EPA’s RFS Obligations Are Another Setback for American Farmers

The U.S. Environmental Protection Agency (EPA) today released its proposed renewable volume obligations (RVOs) under the Renewable Fuel Standard (RFS) for the year 2020. The proposal would set required biofuel use at 20.04 billion gallons next year, a marginal increase over this year’s 19.92 billion gallons. The difference is almost entirely attributable to an expansion of cellulosic biofuel, from 420 million gallons to 540 million gallons. The rule maintains the current 15 million gallon target for corn ethanol.

The RFS, which is intended to drive investments in American-grown biofuels, is an important mechanism for creating market opportunities for farmers, vitalizing rural economies, establishing energy independence, cutting fuel costs for consumers, and reducing greenhouse gas emissions.
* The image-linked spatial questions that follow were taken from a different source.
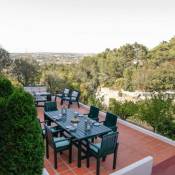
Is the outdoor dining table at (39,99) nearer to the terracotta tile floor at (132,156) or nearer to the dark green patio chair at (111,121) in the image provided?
the terracotta tile floor at (132,156)

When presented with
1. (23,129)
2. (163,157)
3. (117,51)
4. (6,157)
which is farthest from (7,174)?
(117,51)

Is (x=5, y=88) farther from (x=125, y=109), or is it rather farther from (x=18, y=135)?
(x=125, y=109)

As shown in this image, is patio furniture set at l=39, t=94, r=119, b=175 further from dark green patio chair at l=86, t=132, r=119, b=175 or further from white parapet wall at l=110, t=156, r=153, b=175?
white parapet wall at l=110, t=156, r=153, b=175

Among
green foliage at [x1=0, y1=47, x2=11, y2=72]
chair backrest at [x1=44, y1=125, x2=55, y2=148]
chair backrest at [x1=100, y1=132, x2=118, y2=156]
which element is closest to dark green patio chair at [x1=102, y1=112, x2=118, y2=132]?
chair backrest at [x1=100, y1=132, x2=118, y2=156]

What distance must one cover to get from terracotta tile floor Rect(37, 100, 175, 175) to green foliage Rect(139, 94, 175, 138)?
0.54m

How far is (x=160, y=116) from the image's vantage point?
21.2ft

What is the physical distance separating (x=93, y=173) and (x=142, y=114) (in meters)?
3.21

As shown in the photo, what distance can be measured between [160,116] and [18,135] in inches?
200

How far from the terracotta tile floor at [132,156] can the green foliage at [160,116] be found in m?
0.54

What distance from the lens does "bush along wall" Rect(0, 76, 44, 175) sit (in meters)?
2.51

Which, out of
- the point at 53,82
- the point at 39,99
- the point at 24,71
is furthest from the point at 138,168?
the point at 53,82

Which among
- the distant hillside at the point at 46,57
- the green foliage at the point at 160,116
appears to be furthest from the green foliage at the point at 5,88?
the distant hillside at the point at 46,57

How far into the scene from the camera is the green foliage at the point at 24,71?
42.7 feet

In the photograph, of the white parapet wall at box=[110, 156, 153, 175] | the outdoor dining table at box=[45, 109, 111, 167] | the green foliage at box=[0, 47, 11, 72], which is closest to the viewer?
the white parapet wall at box=[110, 156, 153, 175]
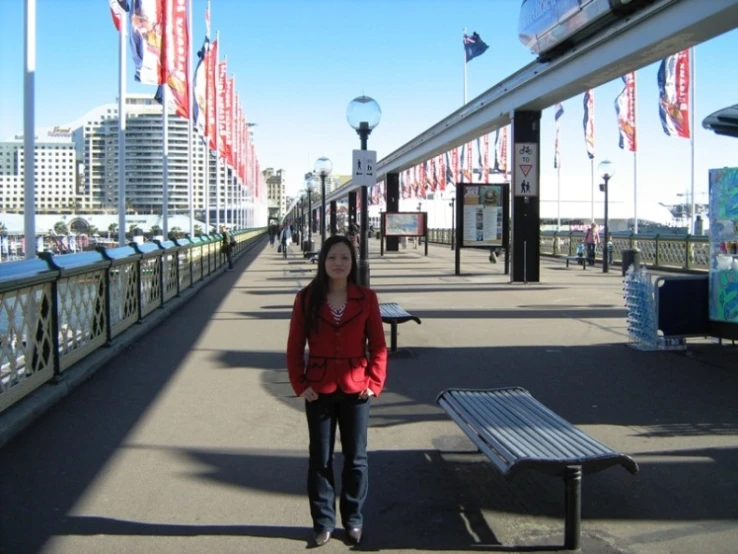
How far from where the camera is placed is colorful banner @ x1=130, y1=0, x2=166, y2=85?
56.6 feet

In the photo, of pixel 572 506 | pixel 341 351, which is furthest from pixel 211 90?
pixel 572 506

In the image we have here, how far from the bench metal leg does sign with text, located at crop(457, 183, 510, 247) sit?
1767 centimetres

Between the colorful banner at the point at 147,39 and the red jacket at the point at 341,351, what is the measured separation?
15072mm

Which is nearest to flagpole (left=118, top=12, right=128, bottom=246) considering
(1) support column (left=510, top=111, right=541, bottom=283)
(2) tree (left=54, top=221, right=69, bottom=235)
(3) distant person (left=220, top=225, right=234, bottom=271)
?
(2) tree (left=54, top=221, right=69, bottom=235)

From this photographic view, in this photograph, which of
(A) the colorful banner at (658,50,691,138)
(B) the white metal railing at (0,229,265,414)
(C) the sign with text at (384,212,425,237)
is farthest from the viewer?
(C) the sign with text at (384,212,425,237)

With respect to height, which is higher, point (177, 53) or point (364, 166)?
point (177, 53)

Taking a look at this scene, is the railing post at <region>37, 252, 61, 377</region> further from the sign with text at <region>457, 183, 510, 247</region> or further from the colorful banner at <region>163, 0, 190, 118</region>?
the sign with text at <region>457, 183, 510, 247</region>

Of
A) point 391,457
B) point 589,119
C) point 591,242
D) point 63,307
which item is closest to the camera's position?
point 391,457

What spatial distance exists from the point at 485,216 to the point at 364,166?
1048 centimetres

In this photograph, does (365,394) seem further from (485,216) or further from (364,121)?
(485,216)

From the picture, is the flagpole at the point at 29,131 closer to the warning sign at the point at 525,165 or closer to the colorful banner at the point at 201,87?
the warning sign at the point at 525,165

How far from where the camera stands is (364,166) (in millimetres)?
11430

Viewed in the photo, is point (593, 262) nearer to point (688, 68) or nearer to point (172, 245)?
point (688, 68)

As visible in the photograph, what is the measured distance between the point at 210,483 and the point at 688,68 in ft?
84.3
However, the ongoing misappropriation of RFS small refinery exemptions to multinational corporations has eliminated demand for biofuels by 2.6 billion gallons, thus undermining the efficacy of the program.

National Farmers Union (NFU), a strong proponent of biofuels and the RFS, has repeatedly urged EPA to account for the damage caused by the waivers. NFU President Roger Johnson expressed disappointment that EPA failed not only to factor the lost demand into its proposed RVOs but to increase biofuel use at all.

“This is yet another setback in a long string of setbacks for homegrown biofuels and the American family farmers who grow them. At every turn, EPA and this administration have undermined the intent of RFS and destroyed demand for billions of gallons of ethanol. We were hopeful that the RVOs would finally offset the enormous losses we’ve seen over the past several years due to the rampant abuse of hardship waivers. Unfortunately, this announcement indicates that EPA has no intention of righting this particular wrong in a timely manner.

“Time and time again, President Trump has promised to support the biofuels industry and increase demand for American farm products. Family farmers have waited long enough for him to make good on those promises. It is long past time for his administration to do so by halting the misallocation of exemptions and accounting for the lost gallons in the finalized RVOs.”